● Zitierter Auszug:
▽

In 80 Tagen um die Welt

(Around the World in 80 Days, USA 1956, 155 Min., Regie: Michael Anderson, nach dem Roman „Die Reise um die Welt in 80 Tagen“ von Jules Verne)

Das Konzentrat des Konzentrats eines Konzentrats. In 155 Minuten erlebt der Zuschauer, was die Leser der französischen Zeitung „Le Temps“ 1873 in einem Fortsetzungsroman erlebt haben, nämlich die auf 115 000 Minuten konzentrierte Reise um die Welt des spleenigen Engländers Phileas Fogg mit seinem quirligen Diener Passepartout.

Ausgangspunkt war eine Wette von Mitgliedern eines vornehmen Londoner Clubs auf Möglichkeit und Unmöglichkeit einer schnellen Erdumrundung in nur 80 Tagen. Der Sonderling Fogg glaubt an die Realisierbarkeit, setzt darauf die Hälfte seines Vermögens, packt die andere Hälfte in bar in eine große Reisetasche und begibt sich mit seinem Diener ohne jegliche Planung und Vorbereitung zum nächsten Droschkenstandplatz. Die Uhr läuft. Per Bahn und Schiff geht es nach Frankreich, per Freiballon nach Spanien, dann  auf dem Wasserweg nach Osten. Eine Folge von immer neuen Schwierigkeiten, die mit großzügigem Geldeinsatz gemeistert werden. Die Verkehrsmittel wechseln schnell: Schiffe, Züge und ein Elefant. Es geht durch fremde Länder und ist doch nicht wirklich eine Reise, weil der vornehme Herr in Cut und Zylinder, den gerollten Stockschirm immer griffbereit, nichts von den Ländern mitbekommt. Er läßt sie ungerührt an sich vorbeiziehen, während er eine Partie Whist nach der anderen spielt. Auch mit dem britischen Polizeiagenten Fix, der sich an ihn heranmacht, weil er ihn für einen Bankräuber hält, der sich durch diese Reise dem Zugriff der Polizei entziehen will. Fogg gefährdet seinen Wetteinsatz, als er sich in Indien zu einer Geste des Mitleids hinreißen läßt. Sein Diener rettet die zum Flammentod bestimmte schöne Witwe eines Reichen, und Fogg macht sich einer Entführung schuldig, indem er die junge Frau, für die er nichts als perfekt britische Korrektheit übrig hat, auf seine weitere Reise mitnimmt. Nach Kämpfen mit Indianern und einer höchst ungewöhnlichen Atlantiküberquerung kommen die Reisenden rechtzeitig in England an, wo der Polizeiagent Fix den angeblichen Bankräuber Fogg festnehmen läßt. Als er seinen Irrtum erkennt und korrigiert, ist alles zu spät. Die Wette ist verloren. Zum Trost will Fogg die schöne junge Witwe heiraten. Da bringt der Film mit einem unerwarteten Aspekt die entscheidende Wende. In letzter Sekunde kommt Fogg doch noch rechtzeitig in seinen Club, wo er sich als Gewinner der Wette begrüßen lassen kann.

△

(Einträge des Datensatzes)
▽

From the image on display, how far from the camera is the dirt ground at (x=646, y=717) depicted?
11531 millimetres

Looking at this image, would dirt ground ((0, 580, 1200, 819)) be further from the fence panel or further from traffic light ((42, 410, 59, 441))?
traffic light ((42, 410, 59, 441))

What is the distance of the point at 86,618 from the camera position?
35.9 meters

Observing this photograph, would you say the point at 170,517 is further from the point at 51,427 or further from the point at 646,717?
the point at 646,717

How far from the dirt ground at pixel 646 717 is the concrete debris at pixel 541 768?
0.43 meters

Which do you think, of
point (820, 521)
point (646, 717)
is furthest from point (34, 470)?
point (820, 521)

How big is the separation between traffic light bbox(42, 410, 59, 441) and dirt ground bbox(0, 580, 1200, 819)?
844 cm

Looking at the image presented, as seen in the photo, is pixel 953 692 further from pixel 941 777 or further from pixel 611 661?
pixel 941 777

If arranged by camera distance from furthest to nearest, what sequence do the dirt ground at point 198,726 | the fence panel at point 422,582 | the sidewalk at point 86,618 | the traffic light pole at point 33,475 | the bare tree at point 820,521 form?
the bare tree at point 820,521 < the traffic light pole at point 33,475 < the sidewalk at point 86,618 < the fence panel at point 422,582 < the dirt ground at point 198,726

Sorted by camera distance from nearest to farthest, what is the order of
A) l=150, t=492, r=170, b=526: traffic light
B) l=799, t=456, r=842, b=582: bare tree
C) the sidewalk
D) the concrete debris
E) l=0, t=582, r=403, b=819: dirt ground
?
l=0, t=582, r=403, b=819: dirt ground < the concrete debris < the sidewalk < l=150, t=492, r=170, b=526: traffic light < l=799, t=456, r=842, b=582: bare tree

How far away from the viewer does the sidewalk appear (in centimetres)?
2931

△

● Aufgabe:
Kopiere aus der Filmbesprechung zu „In 80 Tagen um die Welt“ den Abschnitt von „(Around the World“ bis einschließlich „quirligen Diener Passepartout.“ Wort für Wort.

● Antwortbereich:
(Around the World in 80 Days, USA 1956, 155 Min., Regie: Michael Anderson, nach dem Roman „Die Reise um die Welt in 80 Tagen“ von Jules Verne)

Das Konzentrat des Konzentrats eines Konzentrats. In 155 Minuten erlebt der Zuschauer, was die Leser der französischen Zeitung „Le Temps“ 1873 in einem Fortsetzungsroman erlebt haben, nämlich die auf 115 000 Minuten konzentrierte Reise um die Welt des spleenigen Engländers Phileas Fogg mit seinem quirligen Diener Passepartout.